Un polar uchronique? Après la déception provoquée par la lecture du prix Hugo 2008 Le Club des policiers yiddish, j'étais réticent à me replonger dans le genre, d'autant plus que les uchronies post-seconde guerre mondiale avec victoire de l'Axe avaient déjà leur maître (du Haut Château). Mais mon goût pour les histoires alternatives a fini par prendre le dessus, et bien m'en prit, car Fatherland s'est révélé un polar haletant aussi bien qu'une uchronie de qualité.
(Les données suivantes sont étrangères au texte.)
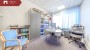 Üürile anda büroopind Kassi  4, Mustamäe linnaosa, Tallinn, Harju maakond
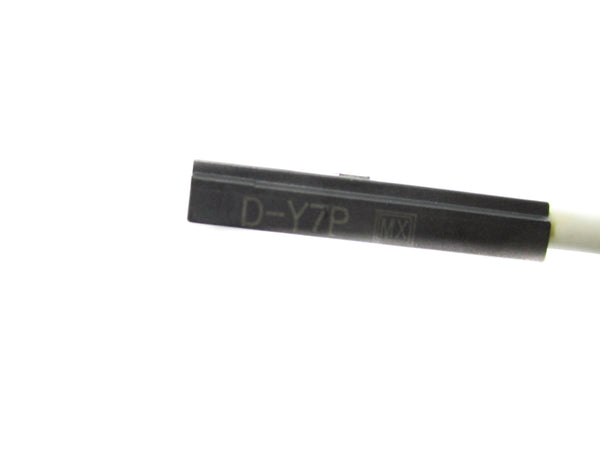 SMC D-Y7P (AS PICTURED) NSNP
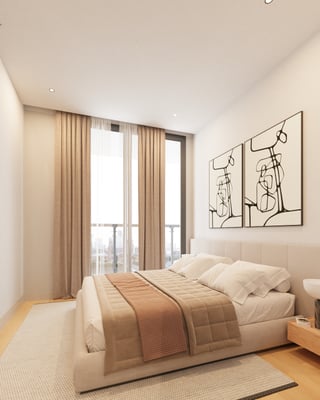 Departamento — foto 7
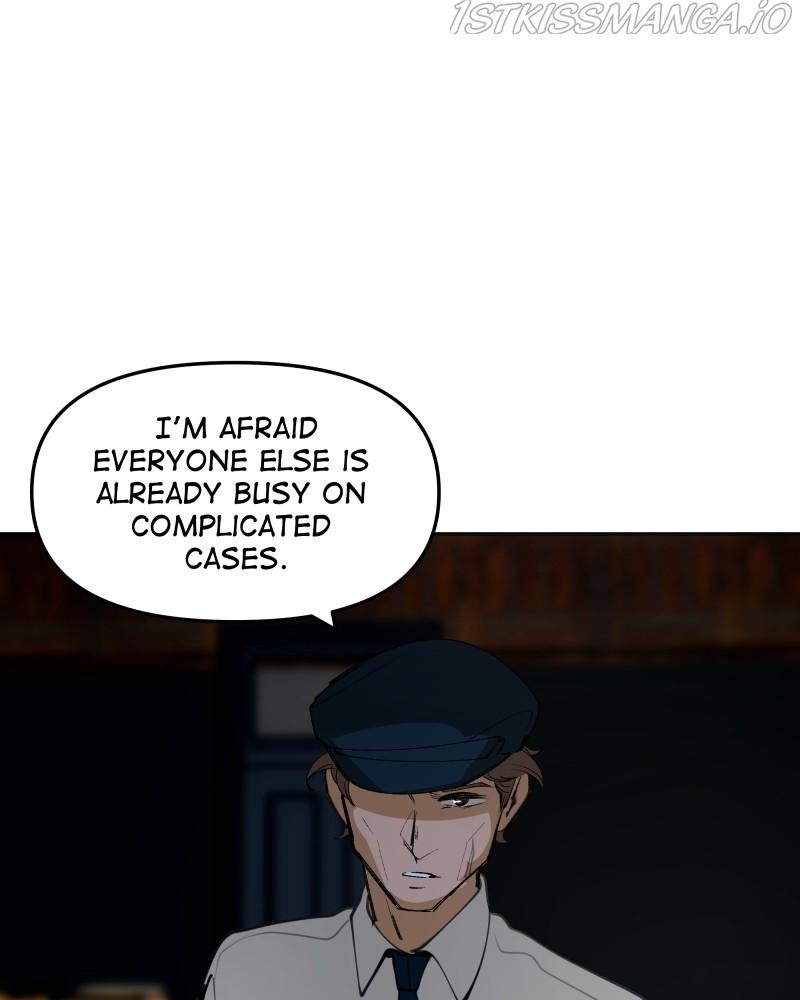 Purple Hyacinth Chapter 139 - page 78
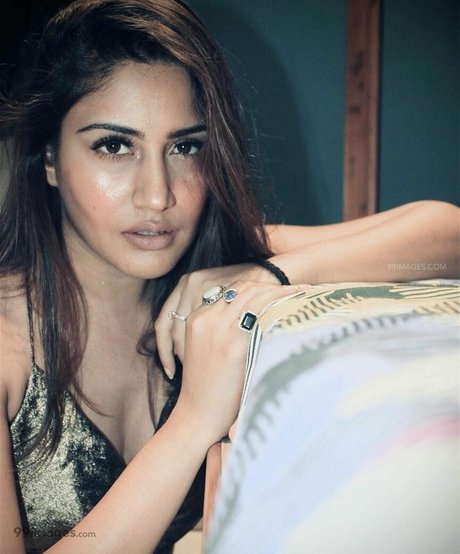 cook onlyfans beautiful photos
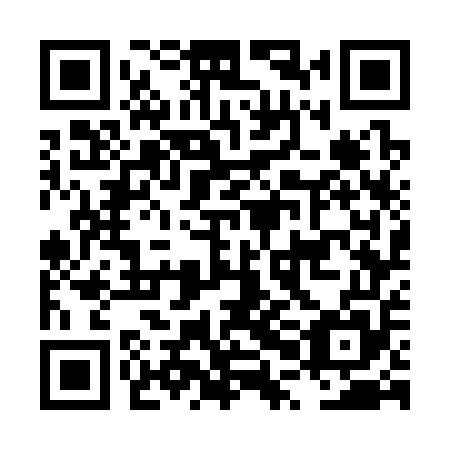QR code for LPG 355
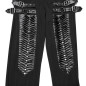 Leggings "Black Venom" Leggings "Black Venom"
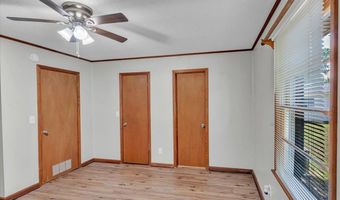 29705 Hogan Ave, Ardmore, AL 35739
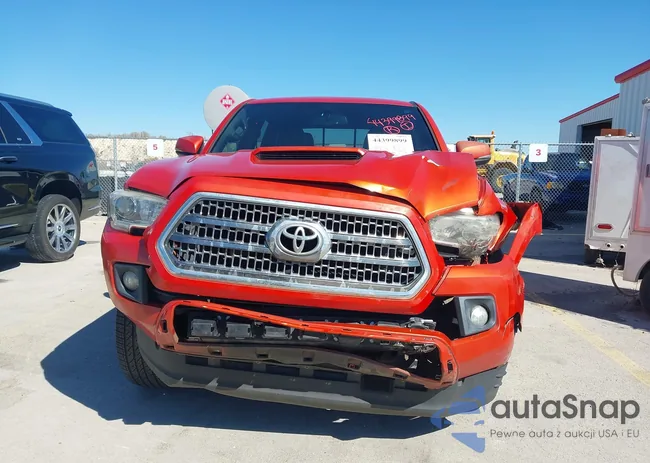 5TFAZ5CN4HX023315: 44399899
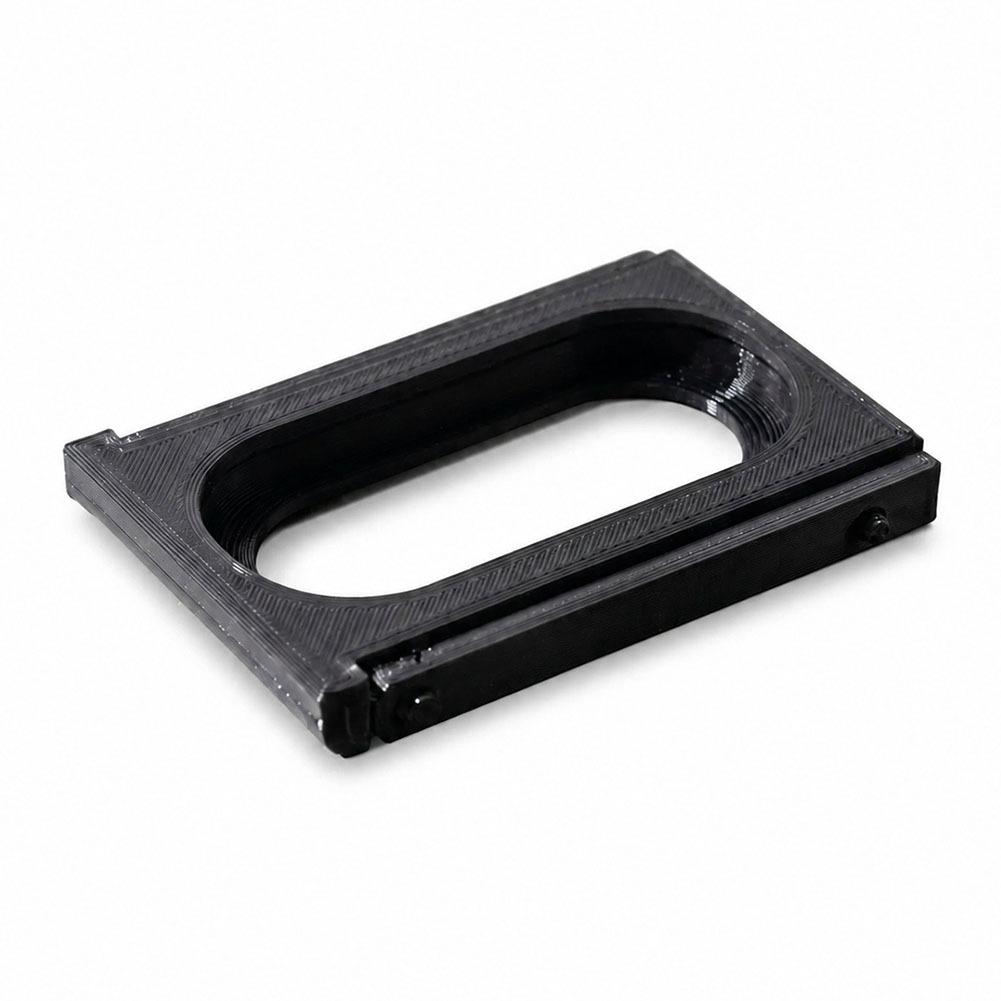 Combo Mod Conversion Bracket f - огляд і ціна Smart Watch Accessories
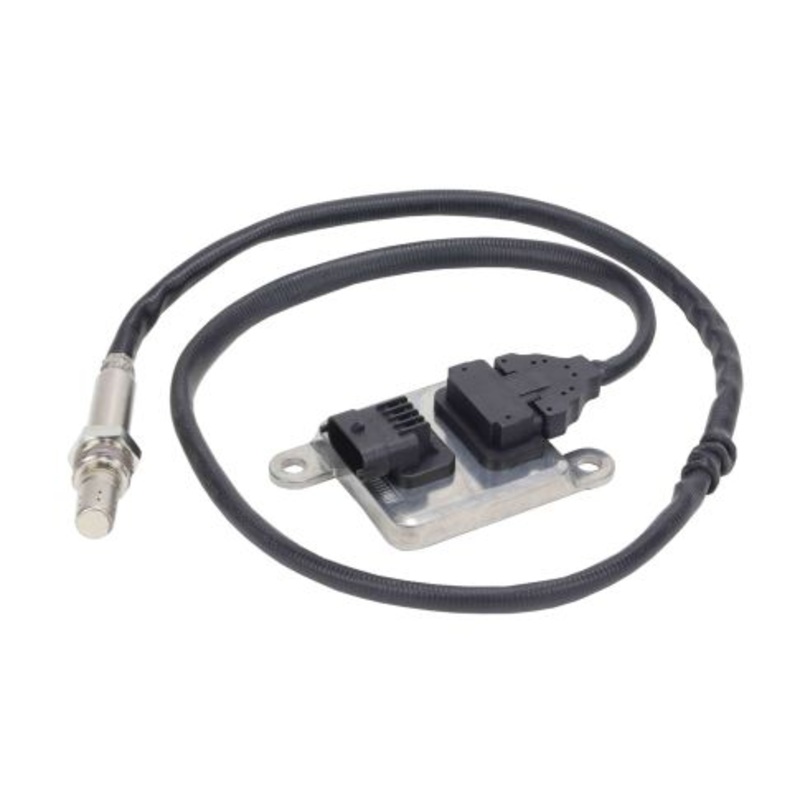 1861423PRX Nitrogen Oxide (NOx) Sensor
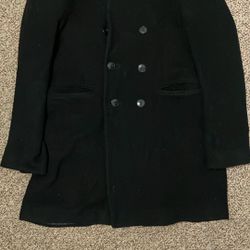 Polo ralph lauren Peacoat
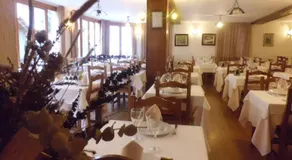 Hotel Llacs De Cardos - Image 2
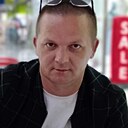 Знакомства: Rv, 47 лет, Новоалтайск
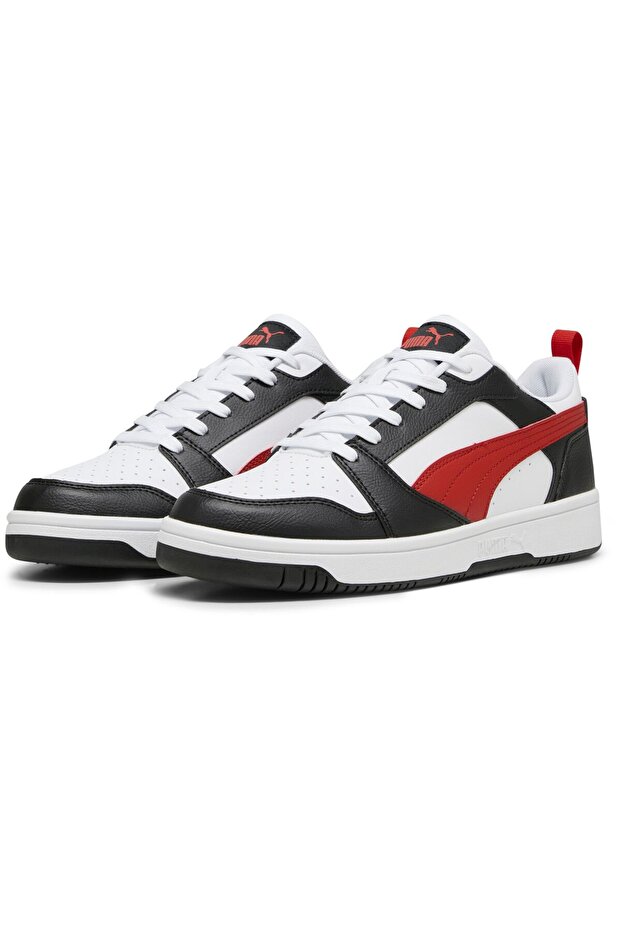 Rebound V6 Low-Sneaker - 6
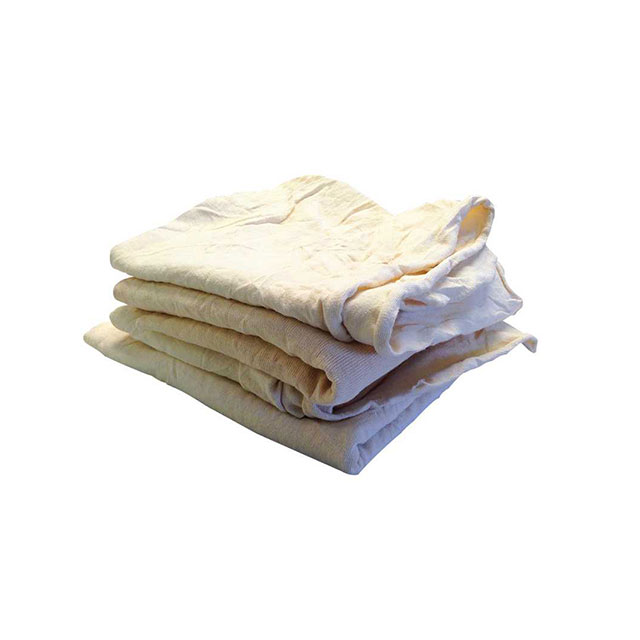 image of Clean Room Treatments, Cleaners, Wipes>1A-KNW1Y-020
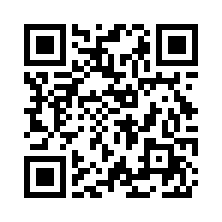 QR Code for 3PVV3pq3ZeBsfTeXRCABB2Mz29fNHFfCzA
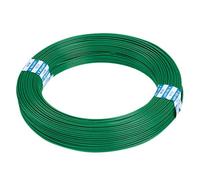 FILI PER TENSIONE E LEGATURE PER FISSAGGIO RETI IN ROTOLI DA 100 MT. BETAFENCE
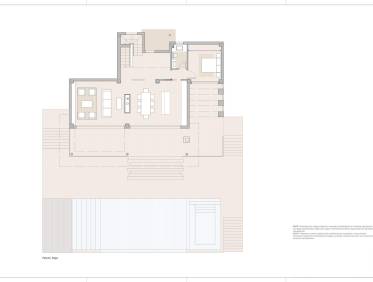 Nieuwbouw - Villa - Mijas - Cerros Del Águila
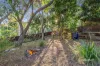 44 Roderick Street, Dayboro, Qld 4521-Image
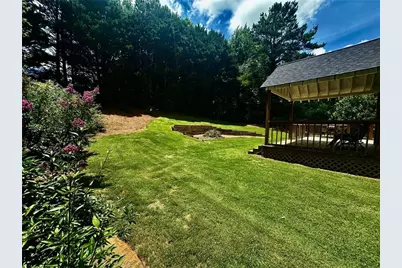928 Mulberry Fields Cove, Auburn, GA 30011 - Photo 57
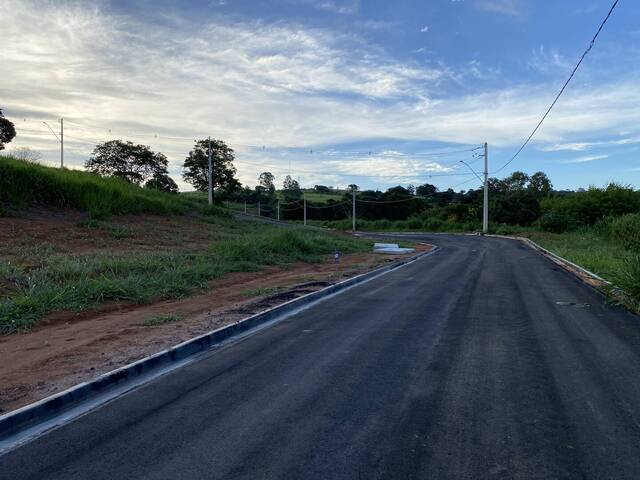#1063 - Área para Venda em Santo Antônio do Monte - MG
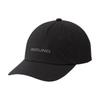 Proof Cap Water Repellent Hat Sports 32JWC101 Black [Mizuno]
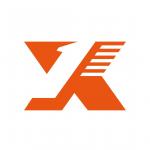 深圳市悠悠芯科技有限公司logo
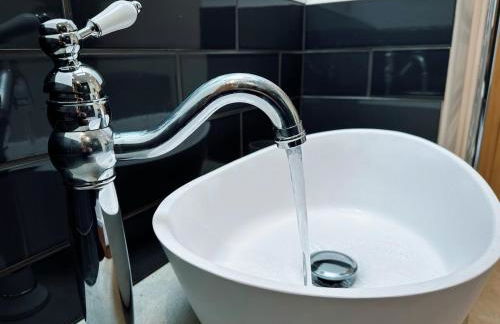 Pen Y Berth - Photo 36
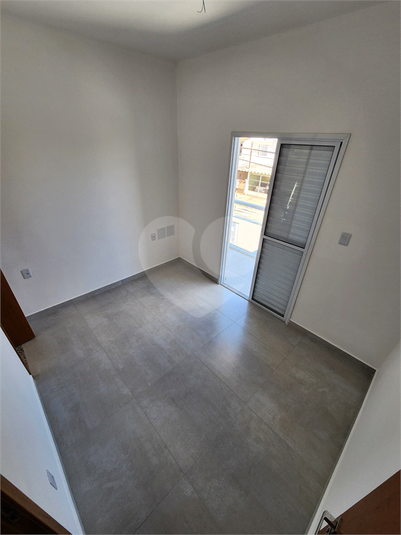 Foto REO1111944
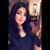 Lauren Sayegh's profile image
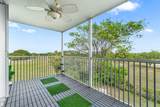 5700 2nd Avenue - Photo 25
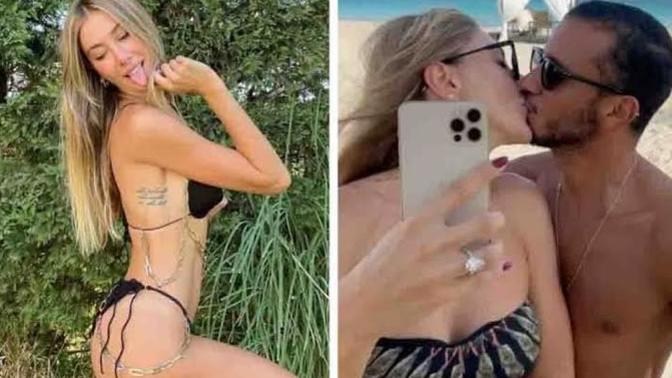 Erkeklere neden kendilerini kullanan kızlar çekici gelir?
L'hypothèse de départ? Elle diffère légèrement du roman de K.Dick : si les Allemands ont bien assimilé la leçon de Napoléon et attaqué la Russie l'été ce qui leur a permis de vaincre les Slaves et de garder la mainmise sur l'Europe entière, les Américains, contrairement au texte de l'auteur d'Ubik, se sont finalement défait du Japon à grand coup de bombes (atomiques), ce qui a entraîné un état de guerre latent (pour ne pas dire une guerre froide) entre les deux grandes puissances, malgré la politique antisémite du Président Kennedy (papa Joe, et non pas Jack). Mais l'anniversaire du bien-aimé Führer pourrait offrir l'occasion d'un rapprochement entre les deux pays...
C'est dans ce contexte que se déroule l'enquête de March, inspecteur de la KriminalPolizei (ah la poésie des grades de l'armée allemande!), sur une série de meurtres d'anciens S.S. L'occasion de découvrir l'univers enchanteur de ce 3ème Reich des sixties (ou devrais-je dire des sechzigerjahre), entre gigantesques monuments berlinois célébrant la Victoire, petites délations entre amis, Gestapo au top de sa forme, gamins rêvant des Jeunesses Hitlériennes, et autres réjouissances totalitaro-teutonnes qui rendent ce monde plutôt crédible.
L'intrigue, bien que classique dans sa forme, nous offre suffisamment de rebondissements pour nous faire oublier les quelques faiblesses du roman, notamment le « secret » vite éventé, et l'absence frustrante d'informations sur les pays extérieurs au Reich dont la France (ou peut-être bien que ça n'intéresse personne à part moi...)
Au final, un univers réussi et cohérent, comme les aime tout amateur d'uchronies, qui se hâtera de conseiller ce livre afin de convertir ses amis à ce genre si intéressant.